The Egyptian Journal of Neurology, Psychiatry and Neurosurgery volume 55, Article number: 84 (2019) Cite this article

Abstract

Background

Failed back surgery syndrome (FBSS) is a common problem affecting 20–40% of cases undergoing spine surgeries. Spinal cord stimulation (SCS) has been shown to be an efficient and relatively safe treatment in managing many intractable chronic pain syndromes.

Objectives

This study compares the efficacy and safety of MR-compatible sensor driven-position adaptive SCS and conventional SCS in treating FBSS.

Methods

This is a retrospective case series of 120 consecutive FBSS patients who underwent SCS between February 2011 and March 2018. Pain levels, analgesic/opioid use, and sleep problems were assessed before and 3 months after the procedure in patients who received either conventional SCS (group 1; n = 62) or sensor-driven position adaptive SCS (group 2; n = 34). The degree of patient satisfaction, the change in the activities of daily living (ADLs) together with the rate of complications were compared in both treatment groups.

Results

The two treatment groups were homogenous at baseline. Patients in both groups improved significantly regarding pain, opioid consumption, sleep, and ADLs. The magnitude of improvement was statistically higher in group 2. An absolute reduction of 6 points on the VAS in patients who received position adaptive SCS vs a 3.3 point reduction in conventional SCS cases (p < 0.0001). Half of the patients in group 2 (n = 17) showed excellent satisfaction after the procedure versus 14.5% of cases in group 1 (n = 9).

Conclusion

SCS is an efficient and reliable treatment in FBSS. MR-compatible sensor driven-position adaptive SCS can be a more effective treatment in this patient group.

Introduction

Failed back surgery syndrome (FBSS) is increasing in frequency owing to the increase in the number of cases undergoing spine surgeries. This syndrome is considered when chronic longstanding back pain with or without a radicular component persists 6 months or more after a spine surgery.

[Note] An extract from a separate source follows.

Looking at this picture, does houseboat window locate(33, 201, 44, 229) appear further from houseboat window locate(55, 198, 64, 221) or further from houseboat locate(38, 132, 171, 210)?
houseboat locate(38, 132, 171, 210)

Unfortunately, 20–40% of cases develop FBSS after surgeries. The present standards for the management of failed back surgery syndrome (FBSS) include a multidisciplinary approach using pharmacological, psychological, physical therapies, and in resistant cases, surgical interventions can be an option [1,2,3].

At this point, neuromodulation can be an effective add on the therapeutic modality in alleviating patient suffering. Recent studies have shown that spinal cord stimulation (SCS) is an efficient, reliable and relatively safe treatment in many chronic pain syndromes including FBSS with 50 to 70% improvement rates [4, 5]. Comparative studies showed that SCS is better than reoperation in the short and long terms [1, 3].

Alteration in the intensity of neuro-stimulation occurring with changes of body position is a chief problem facing many patients who have received conventional SCS implants as excessive stimulation generates notable discomfort and hence manual programming is needed repeatedly [6,7,8,9]. MR-compatible sensor driven-position adaptive feature can address this problem as it is designed to identify changes in body position or activity and automatically adjust stimulation [8, 10].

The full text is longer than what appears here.